I think that I cannot preserve my health and spirits, unless I spend four hours a day at least - and it is commonly more than that - sauntering through the woods and over the hills and fields, absolutely free from all worldly engagements.
~Henry David Thoreau
It is a glorious day! The sun is out, no harsh wind blowing through the trees, and my schedule allows freedom to play. I take Hannah, a golden retriever near and dear to my heart, for a walk through the woods. We are both smiling, happy to be outside and away from others.
What is it about being in nature that calms my soul? When the birds take flight singing their song, my eyes follow them across the sky, feeling as though a part of me is soaring above right along with them.
As we walk along, I observe Hannah as she lifts her snout up into the air as though she is detecting delicacies fresh from an oven. Her entire body wags in delight as she almost prances down the path.
It is the trees who call loudest to me. They have been stripped of their brilliantly colored leaves and yet they remain standing tall and proud. Facing a season of brutal winds and freezing temperatures, they remain courageous.
We find ourselves off the beaten path. I settle onto a bench hidden in the trees while Hannah quickly settles upon the ground, as happy as she can be. This is where I can relax, breathe in the crisp air and exhale the built up holiday tensions.
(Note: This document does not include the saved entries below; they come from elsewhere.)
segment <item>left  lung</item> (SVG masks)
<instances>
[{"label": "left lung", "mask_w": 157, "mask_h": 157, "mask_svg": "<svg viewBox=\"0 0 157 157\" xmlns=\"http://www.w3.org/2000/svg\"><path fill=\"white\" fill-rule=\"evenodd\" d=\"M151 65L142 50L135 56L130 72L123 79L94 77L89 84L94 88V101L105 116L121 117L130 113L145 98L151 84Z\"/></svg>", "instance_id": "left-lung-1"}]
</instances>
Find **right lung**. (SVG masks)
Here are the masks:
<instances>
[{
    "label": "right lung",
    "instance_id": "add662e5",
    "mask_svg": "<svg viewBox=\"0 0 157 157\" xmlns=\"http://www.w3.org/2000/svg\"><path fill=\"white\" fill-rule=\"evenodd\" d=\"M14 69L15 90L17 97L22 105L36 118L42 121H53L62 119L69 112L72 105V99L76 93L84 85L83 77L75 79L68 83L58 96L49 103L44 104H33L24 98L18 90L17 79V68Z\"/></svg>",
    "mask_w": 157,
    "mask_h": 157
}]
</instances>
I slowly return to being me.
Oh how I need this solitude, to be isolated from those I dearly love, to have a gentle breeze sweep away the emotional remnants hanging in the hallways of my mind, and to rise spiritually out of this human form.
This is my favorite space in what is called time. I am limitless, and not restrained by boundaries of any kind. I am freely connected to bird, tree, and sun as it all becomes a part of me. Suspended in nothingness, I am filled with all there is to be seen and unseen. A sacred oneness enters me.
It is here in the woods with life kept at bay, that I have the strongest sense of self. Surrounded by nature, all becomes holy. I am content to be me.
Reluctantly, I stand to leave these sacred grounds and Hannah pauses as though she, too, is saying good-bye. Together we find our way back to the path, slowly retreating from the woods into the static noise of the world.